ClimateVoice launches today, hosting dispatches from online journalists and bloggers, to open up the United Nation General Assembly, the High Level Climate Summit, and the G20 to citizens, activists, and our supporters worldwide. We are working with an incredible team of almost fifty online reporters, from outlets like Treehugger, Grist, and the Washington Independent, and bloggers from sites like Foko (from Madagascar!), OpenLeft, and UN Dispatch.
This incredible team will be doing on-the-ground reporting from the field, from all the perspectives and different angles they bring to their work, ranging from technology and the environment, to politics and policy, to sustainable design or lifestyle, to how food and climate relate. We have a futurist, photographers, authors, and artists on tap to give you different and fresh lens to these events.
ClimateVoice is not just about perspectives, it is also about making these events more democratic. It is incredibly difficult to know what is really going on at major negotiations, like these ones, making it difficult for citizens and local activists to have an impact or hold their leaders accountable when they return home. Without a major travel budget and a press pass or major NGO badge, access to decision makers and even the event itself is limited.

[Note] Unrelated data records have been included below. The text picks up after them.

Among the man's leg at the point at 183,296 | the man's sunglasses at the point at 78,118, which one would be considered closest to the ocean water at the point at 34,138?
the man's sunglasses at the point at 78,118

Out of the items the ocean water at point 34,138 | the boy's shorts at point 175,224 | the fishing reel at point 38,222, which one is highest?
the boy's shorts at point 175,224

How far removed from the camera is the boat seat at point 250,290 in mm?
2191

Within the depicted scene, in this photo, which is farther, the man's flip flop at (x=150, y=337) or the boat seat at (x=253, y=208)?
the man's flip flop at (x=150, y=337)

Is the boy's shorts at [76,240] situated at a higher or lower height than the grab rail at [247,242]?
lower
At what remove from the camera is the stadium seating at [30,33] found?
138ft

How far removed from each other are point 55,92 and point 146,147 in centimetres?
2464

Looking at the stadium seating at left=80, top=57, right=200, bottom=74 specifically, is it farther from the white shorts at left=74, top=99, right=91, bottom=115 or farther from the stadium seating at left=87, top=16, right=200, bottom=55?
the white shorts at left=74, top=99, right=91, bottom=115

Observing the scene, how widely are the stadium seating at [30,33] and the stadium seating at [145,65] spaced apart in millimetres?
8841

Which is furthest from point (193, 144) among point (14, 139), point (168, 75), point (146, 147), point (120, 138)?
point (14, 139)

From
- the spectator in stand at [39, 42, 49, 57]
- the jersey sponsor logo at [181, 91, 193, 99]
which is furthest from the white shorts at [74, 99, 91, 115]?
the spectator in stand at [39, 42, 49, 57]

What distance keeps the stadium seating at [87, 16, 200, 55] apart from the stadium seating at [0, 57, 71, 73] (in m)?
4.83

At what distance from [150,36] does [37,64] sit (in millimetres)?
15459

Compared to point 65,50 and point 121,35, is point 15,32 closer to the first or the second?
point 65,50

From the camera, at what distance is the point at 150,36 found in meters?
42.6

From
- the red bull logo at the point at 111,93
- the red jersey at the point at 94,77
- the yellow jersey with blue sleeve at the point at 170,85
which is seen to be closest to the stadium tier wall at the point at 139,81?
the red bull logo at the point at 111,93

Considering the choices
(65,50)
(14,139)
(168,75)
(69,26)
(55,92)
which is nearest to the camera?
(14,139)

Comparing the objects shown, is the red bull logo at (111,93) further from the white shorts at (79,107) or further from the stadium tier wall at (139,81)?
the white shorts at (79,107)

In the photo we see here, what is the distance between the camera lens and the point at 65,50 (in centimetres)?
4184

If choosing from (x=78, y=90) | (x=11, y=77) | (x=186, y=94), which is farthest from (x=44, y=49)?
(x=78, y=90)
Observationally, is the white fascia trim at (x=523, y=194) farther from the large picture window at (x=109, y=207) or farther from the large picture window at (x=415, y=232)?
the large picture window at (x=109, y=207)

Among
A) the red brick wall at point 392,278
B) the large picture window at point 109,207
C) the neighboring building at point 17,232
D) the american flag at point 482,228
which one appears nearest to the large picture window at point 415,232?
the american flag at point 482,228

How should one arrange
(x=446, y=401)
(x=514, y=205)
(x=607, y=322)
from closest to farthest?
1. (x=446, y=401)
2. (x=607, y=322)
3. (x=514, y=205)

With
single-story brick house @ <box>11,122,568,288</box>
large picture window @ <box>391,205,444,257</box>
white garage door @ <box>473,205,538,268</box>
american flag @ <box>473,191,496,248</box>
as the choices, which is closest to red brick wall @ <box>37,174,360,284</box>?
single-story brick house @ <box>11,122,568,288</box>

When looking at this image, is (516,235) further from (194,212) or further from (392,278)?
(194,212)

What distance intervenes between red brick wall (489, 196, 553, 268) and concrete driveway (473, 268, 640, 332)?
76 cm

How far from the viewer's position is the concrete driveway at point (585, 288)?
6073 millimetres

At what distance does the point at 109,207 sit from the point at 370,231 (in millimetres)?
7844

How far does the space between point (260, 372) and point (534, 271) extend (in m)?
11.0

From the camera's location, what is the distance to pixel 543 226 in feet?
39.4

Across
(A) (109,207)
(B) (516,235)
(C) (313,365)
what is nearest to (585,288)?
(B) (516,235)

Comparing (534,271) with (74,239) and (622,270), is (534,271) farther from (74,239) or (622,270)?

However, the TckTckTck campaign is partnering with our partners Oxfam, Avaaz, as well as the UN foundation, to provide access to online reporters and blogger, and then feature their work, so that you can get a window into what world leaders are really doing.
We are also providing a literal window, with a livestream of events, interviews with activists and leaders, and more all viewable from our site, www.tcktcktck.org/climatevoice. Oxfam and Greenpeace, as well as our other partners are going to be filming the important stories and meeting incredible people that you can be introduced to.
In fact, we now have interview up with one incredible group right now, the Climate Witnesses, four women who have been first-hand witnesses to how climate change is impacting their communities, whether they are from Papua New Guinea or Biloxi, Mississippi.
This window into these events is for you, so that you can engage and get a look into the people and activities that make up events like the Climate Summit or G20. Get engaged and get inspired, but it is also time to hold world leaders accountable for the promises they make and actions they take at events like these.